Problem description
Nothing but the text of the listing, repeated exactly, belongs in the answer; leave the images out.

Provided material

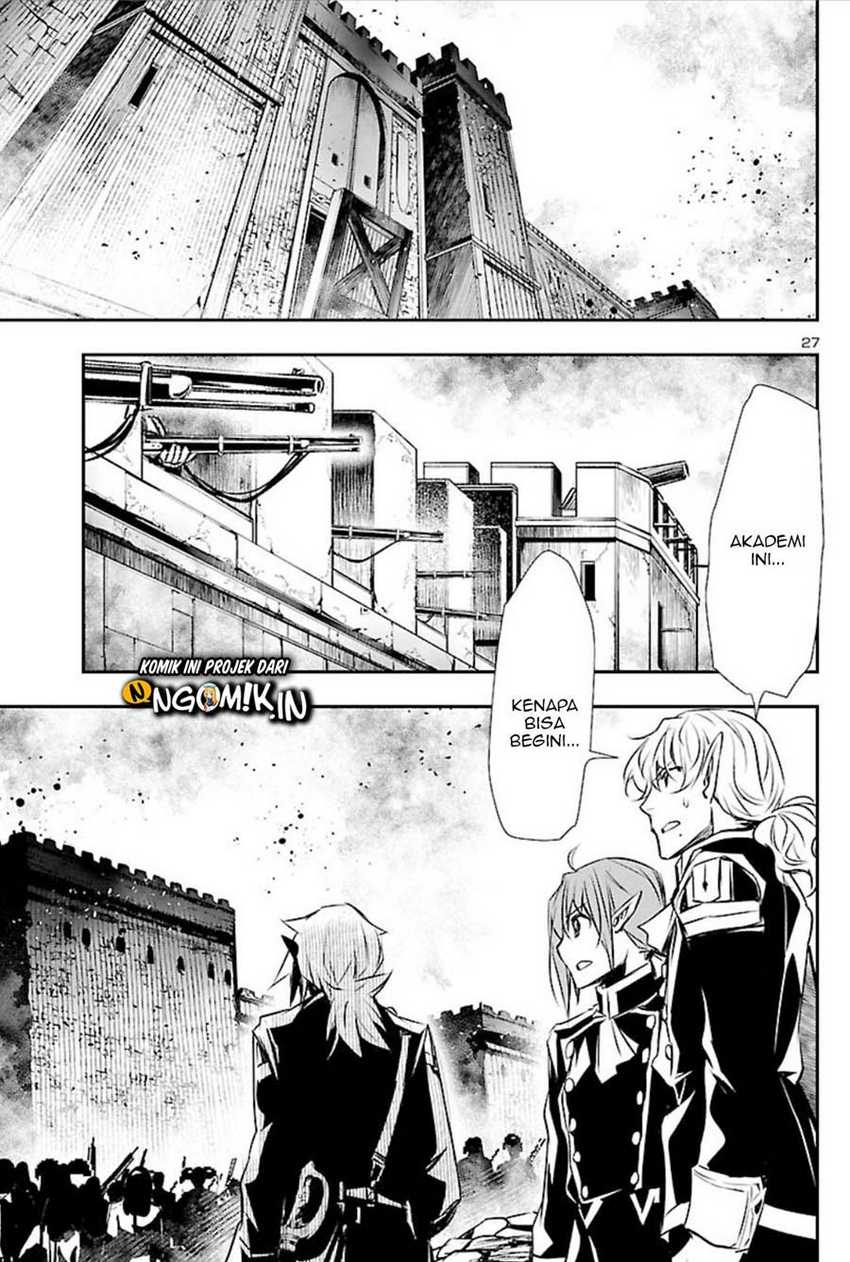 Chapter 41 - halaman 28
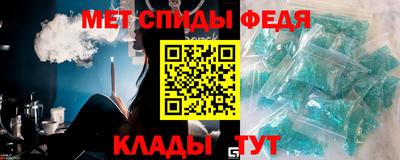гашишное масло Кимры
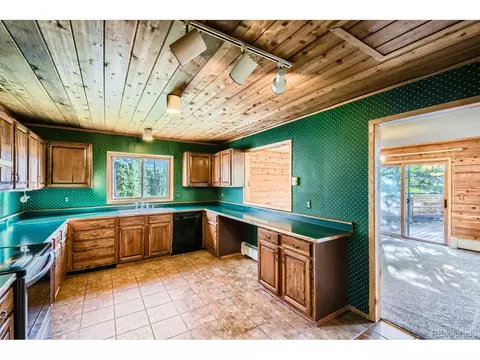 Undisclosed, Dillon, CO 80435 photo 9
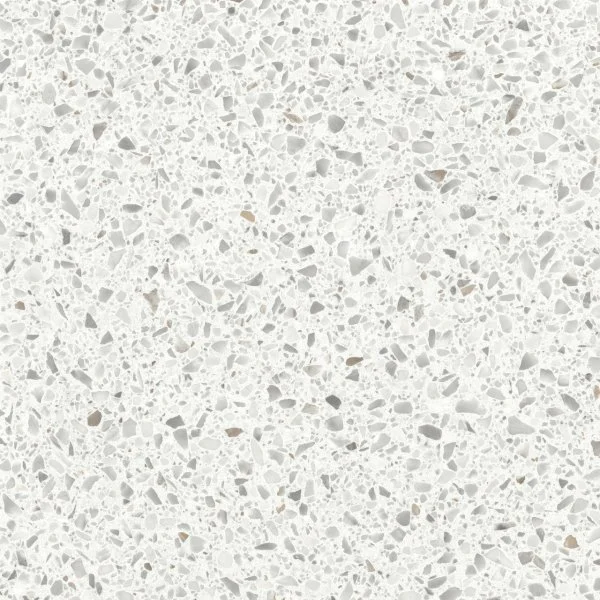 LVT-плитка Moduleo Roots Glue 0.55 Lugano 46910K в Стерлитамаке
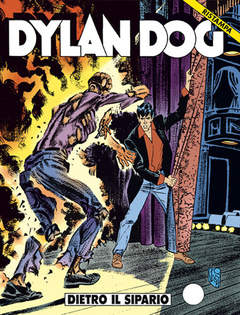 DYLAN DOG RISTAMPA - 97_thumbnail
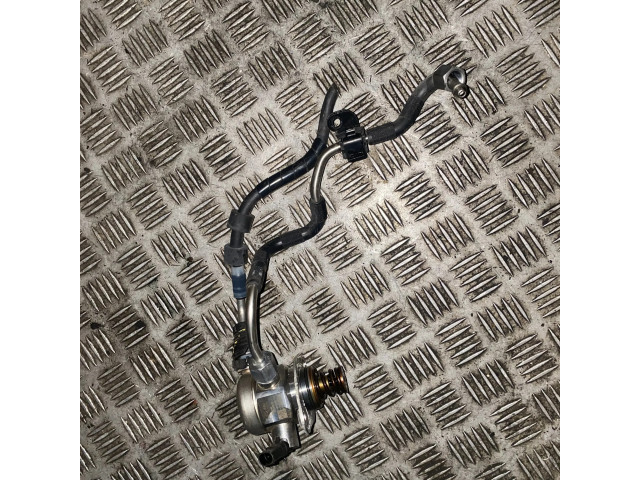 Vstřikovací čerpadlo 3532003AA0 Hyundai Kona I pro benzínový / Электричество motor 1.6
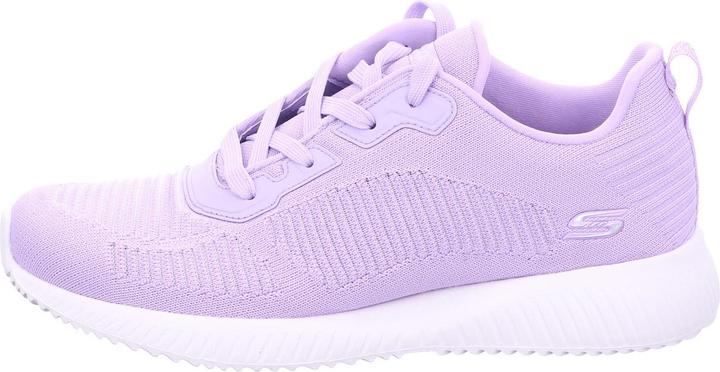 Image du produit Rieker 55950-31 Shoes (41)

Answer to this task
 Chapter 41 - halaman 28
гашишное масло Кимры
 Undisclosed, Dillon, CO 80435 photo 9
 LVT-плитка Moduleo Roots Glue 0.55 Lugano 46910K в Стерлитамаке
 DYLAN DOG RISTAMPA - 97_thumbnail
 Vstřikovací čerpadlo 3532003AA0 Hyundai Kona I pro benzínový / Электричество motor 1.6
 Image du produit Rieker 55950-31 Shoes (41)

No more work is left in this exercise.